Studio LCB mit Jens Sparschuh

13. Dezember 1994
Literarisches Colloquium Berlin

Lesung: Jens Sparschuh
Moderation: Hubert Winkels
Gesprächspartner: Volker Braun, Ursula Escherig

Programmtext

"Gefängnisstrafe oder Freiheitsstrafe - was ist schlimmer?" Diese Frage treibt den Protagonisten des neuen Buches von Jens Sparschuh um, das im kommenden Jahr erscheinen wird.

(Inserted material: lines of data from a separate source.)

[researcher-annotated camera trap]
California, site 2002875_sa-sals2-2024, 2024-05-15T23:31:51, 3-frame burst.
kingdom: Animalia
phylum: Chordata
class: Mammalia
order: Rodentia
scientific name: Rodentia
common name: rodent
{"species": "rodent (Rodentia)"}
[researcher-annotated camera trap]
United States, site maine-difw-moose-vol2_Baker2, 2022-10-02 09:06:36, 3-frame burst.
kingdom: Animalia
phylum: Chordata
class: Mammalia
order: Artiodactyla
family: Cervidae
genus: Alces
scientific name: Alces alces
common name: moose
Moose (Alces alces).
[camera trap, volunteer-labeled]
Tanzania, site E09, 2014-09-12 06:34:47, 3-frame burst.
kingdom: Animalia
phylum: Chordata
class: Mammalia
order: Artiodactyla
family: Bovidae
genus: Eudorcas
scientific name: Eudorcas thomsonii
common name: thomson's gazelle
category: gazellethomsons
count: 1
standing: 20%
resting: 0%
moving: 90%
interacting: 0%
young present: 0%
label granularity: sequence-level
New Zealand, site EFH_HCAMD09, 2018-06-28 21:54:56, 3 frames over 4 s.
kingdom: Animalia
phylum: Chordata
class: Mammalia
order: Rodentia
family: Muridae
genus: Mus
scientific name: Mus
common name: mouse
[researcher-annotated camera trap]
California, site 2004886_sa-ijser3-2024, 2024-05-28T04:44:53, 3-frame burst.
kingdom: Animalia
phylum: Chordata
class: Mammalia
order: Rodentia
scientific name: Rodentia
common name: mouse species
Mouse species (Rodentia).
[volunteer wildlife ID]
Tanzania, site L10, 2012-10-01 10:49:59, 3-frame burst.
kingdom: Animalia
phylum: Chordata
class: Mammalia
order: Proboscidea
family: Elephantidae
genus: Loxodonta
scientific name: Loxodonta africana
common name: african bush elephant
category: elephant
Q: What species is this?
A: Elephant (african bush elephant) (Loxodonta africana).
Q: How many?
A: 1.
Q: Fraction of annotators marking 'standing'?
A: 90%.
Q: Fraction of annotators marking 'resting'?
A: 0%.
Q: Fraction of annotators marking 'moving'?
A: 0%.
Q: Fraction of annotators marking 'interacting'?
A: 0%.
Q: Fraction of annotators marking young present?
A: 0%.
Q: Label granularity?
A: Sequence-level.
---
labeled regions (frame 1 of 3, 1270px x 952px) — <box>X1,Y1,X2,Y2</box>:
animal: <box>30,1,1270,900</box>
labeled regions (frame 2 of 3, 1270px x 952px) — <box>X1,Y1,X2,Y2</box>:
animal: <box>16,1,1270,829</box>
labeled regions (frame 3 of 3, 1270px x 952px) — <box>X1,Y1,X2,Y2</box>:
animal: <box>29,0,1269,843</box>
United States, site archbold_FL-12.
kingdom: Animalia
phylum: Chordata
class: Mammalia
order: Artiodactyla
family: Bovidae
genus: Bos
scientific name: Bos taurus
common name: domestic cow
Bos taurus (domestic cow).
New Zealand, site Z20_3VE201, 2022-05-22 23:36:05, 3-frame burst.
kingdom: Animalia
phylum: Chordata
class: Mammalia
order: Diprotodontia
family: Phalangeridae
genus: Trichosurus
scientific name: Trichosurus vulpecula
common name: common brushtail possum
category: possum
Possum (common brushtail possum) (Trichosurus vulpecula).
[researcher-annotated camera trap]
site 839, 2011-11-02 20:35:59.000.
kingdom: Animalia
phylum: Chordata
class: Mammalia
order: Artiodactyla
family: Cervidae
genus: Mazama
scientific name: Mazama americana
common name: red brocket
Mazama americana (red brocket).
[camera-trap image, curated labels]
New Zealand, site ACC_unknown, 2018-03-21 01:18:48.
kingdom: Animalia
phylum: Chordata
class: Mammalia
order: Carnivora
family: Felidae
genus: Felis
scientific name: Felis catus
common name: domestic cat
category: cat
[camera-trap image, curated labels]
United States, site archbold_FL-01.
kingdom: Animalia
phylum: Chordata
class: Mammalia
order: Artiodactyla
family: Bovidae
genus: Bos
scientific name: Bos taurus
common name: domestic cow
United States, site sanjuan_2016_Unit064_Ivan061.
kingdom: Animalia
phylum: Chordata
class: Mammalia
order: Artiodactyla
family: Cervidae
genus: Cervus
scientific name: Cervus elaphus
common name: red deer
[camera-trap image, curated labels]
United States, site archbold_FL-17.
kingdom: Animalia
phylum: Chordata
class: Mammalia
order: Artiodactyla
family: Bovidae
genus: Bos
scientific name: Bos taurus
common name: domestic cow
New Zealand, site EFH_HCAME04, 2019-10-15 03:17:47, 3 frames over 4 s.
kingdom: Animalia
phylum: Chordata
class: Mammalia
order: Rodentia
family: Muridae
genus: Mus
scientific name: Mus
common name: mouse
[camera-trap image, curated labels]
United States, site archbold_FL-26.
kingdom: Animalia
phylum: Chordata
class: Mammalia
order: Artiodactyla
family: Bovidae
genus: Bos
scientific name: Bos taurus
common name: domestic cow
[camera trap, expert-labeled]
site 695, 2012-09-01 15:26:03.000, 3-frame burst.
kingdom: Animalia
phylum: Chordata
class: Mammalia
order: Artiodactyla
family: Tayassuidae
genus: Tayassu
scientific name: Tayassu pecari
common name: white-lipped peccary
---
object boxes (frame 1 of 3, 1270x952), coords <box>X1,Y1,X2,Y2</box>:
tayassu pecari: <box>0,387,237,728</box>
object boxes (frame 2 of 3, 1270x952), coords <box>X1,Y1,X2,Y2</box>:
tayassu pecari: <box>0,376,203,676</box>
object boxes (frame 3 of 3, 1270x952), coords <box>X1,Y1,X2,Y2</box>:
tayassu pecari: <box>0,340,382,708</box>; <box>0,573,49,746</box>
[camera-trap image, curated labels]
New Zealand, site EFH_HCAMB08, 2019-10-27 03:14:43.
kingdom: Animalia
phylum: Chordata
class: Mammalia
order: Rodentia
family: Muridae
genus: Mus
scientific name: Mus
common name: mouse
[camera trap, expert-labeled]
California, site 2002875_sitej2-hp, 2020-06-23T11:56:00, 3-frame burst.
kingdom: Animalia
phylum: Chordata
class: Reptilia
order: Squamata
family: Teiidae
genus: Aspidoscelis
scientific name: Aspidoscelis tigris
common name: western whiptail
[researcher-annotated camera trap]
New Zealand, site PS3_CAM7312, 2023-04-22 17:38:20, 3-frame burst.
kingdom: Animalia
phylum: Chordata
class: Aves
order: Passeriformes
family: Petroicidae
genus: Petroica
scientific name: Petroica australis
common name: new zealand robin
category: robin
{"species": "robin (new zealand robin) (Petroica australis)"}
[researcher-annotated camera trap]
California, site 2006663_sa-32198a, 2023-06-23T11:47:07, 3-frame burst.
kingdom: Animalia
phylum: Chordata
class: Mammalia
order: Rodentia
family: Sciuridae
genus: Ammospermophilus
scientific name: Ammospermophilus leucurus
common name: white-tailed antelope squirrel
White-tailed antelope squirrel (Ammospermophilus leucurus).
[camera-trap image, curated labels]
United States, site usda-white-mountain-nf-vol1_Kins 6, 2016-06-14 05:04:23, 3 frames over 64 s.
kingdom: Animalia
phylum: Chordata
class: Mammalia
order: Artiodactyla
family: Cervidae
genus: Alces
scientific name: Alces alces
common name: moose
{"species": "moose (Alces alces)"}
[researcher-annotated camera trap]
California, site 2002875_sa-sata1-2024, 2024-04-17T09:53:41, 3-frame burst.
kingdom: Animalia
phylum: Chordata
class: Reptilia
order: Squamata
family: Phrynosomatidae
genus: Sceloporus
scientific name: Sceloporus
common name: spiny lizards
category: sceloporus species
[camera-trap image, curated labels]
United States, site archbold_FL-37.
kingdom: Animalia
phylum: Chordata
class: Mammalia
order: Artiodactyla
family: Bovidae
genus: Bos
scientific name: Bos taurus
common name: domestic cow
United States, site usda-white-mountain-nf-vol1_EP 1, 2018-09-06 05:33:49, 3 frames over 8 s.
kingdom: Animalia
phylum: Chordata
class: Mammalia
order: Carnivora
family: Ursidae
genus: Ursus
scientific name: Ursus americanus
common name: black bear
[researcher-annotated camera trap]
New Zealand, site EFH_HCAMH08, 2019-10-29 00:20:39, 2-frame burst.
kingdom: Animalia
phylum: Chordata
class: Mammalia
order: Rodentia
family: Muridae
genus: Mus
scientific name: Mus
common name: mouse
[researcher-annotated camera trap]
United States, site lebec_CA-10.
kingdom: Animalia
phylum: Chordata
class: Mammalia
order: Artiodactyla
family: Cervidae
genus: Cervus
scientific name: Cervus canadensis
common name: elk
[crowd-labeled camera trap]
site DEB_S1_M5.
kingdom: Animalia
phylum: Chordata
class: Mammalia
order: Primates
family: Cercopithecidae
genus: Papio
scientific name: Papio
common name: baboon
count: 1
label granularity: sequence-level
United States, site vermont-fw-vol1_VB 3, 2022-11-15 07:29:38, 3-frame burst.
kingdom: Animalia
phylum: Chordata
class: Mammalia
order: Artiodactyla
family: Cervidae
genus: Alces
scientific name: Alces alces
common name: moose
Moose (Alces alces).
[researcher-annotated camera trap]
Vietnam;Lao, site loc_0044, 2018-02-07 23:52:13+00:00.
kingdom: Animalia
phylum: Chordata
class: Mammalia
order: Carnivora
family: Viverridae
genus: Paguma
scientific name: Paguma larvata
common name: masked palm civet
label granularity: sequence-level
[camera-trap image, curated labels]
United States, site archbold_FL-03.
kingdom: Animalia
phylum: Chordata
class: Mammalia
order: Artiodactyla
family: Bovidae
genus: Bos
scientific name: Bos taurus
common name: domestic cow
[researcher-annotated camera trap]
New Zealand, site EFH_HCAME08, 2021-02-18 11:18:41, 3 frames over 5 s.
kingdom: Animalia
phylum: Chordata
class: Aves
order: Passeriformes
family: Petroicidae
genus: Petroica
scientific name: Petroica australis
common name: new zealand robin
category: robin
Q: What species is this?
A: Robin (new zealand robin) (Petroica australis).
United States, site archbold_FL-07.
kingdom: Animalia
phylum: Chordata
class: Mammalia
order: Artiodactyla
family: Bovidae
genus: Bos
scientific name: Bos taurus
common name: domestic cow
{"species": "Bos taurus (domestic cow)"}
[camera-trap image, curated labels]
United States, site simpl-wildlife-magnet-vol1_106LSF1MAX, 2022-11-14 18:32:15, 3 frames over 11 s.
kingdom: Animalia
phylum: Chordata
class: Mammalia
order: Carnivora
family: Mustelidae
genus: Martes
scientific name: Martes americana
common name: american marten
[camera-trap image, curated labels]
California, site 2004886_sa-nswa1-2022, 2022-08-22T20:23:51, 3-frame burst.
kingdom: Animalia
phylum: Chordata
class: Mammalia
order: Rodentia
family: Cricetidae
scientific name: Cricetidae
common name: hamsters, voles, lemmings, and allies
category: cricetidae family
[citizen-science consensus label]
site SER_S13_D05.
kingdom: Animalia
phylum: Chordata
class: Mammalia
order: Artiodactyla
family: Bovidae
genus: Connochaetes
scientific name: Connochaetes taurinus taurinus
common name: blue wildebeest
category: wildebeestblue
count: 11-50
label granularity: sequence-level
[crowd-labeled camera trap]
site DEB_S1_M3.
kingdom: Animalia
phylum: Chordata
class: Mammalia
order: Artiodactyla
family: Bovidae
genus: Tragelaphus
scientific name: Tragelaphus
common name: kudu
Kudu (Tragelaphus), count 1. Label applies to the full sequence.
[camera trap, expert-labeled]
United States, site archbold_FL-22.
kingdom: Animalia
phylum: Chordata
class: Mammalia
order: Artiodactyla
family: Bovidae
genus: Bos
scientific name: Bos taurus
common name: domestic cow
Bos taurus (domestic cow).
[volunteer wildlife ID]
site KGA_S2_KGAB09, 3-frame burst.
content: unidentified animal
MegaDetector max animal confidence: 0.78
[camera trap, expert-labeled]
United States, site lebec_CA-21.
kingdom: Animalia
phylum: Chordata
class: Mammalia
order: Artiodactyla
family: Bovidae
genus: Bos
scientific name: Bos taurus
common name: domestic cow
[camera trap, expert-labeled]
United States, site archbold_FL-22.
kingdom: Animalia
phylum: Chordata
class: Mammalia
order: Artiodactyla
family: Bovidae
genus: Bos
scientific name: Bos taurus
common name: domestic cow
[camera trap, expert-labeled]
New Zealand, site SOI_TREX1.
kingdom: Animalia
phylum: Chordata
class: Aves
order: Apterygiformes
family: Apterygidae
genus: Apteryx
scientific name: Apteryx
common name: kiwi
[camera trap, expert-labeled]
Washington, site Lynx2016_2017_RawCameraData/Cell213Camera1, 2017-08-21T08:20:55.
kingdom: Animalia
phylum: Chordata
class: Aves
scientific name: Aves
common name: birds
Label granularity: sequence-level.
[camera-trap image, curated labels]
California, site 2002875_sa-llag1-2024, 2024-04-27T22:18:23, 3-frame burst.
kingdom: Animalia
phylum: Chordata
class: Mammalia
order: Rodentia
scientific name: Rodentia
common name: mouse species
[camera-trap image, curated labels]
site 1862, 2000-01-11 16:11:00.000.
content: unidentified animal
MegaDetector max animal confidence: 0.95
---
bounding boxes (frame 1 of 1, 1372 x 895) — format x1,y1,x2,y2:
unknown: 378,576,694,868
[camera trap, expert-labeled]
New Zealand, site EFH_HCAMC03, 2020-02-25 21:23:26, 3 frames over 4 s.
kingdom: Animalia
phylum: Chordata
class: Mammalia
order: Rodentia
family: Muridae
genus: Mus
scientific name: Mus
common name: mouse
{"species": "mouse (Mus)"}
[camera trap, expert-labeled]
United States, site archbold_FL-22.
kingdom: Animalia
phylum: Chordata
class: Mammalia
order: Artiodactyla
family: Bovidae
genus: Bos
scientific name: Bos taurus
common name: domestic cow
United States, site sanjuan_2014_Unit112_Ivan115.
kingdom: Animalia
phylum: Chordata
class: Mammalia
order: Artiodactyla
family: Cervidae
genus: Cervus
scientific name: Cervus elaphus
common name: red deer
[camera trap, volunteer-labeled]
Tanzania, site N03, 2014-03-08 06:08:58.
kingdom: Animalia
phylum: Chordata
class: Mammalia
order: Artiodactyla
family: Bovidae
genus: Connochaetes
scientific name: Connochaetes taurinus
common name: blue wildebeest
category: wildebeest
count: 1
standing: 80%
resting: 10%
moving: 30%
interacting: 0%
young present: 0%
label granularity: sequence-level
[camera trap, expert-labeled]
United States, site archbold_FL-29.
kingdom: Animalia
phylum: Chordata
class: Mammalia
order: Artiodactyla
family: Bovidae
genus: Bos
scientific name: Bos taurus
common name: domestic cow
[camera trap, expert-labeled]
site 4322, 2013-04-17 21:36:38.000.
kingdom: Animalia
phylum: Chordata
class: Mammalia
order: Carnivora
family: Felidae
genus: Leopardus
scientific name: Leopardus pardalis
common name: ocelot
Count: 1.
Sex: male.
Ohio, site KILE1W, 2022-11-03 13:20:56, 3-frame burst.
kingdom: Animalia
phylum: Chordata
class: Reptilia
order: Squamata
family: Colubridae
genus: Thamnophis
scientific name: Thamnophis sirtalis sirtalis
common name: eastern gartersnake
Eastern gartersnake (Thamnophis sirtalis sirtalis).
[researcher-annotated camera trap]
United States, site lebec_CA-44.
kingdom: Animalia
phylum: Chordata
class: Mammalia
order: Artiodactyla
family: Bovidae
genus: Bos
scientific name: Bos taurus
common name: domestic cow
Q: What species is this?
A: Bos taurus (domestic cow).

Im Untertitel als "Heimatroman" bezeichnet, handelt es von der verlorenen Heimat eines nach der deutschen Vereinigung zunächst arbeitslos gewordenen Bürgers der ehemaligen DDR, der später als stummer Vertreter einer Zimmerspringbrunnenfirma einen zweifelhaften Aufstieg in einer neuen Welt erlebt. Jens Sparschuh, 1955 in Karl-Marx-Stadt (Chemnitz) geboren, wurde mit zahlreichen Hörspielen und Romanen bekannt (u.a. "Der Schneemensch", 1993). Mit dem Autor diskutieren der Schriftsteller Volker Braun, die Kritikerin Ursula Escherig und der Moderator Hubert Winkels.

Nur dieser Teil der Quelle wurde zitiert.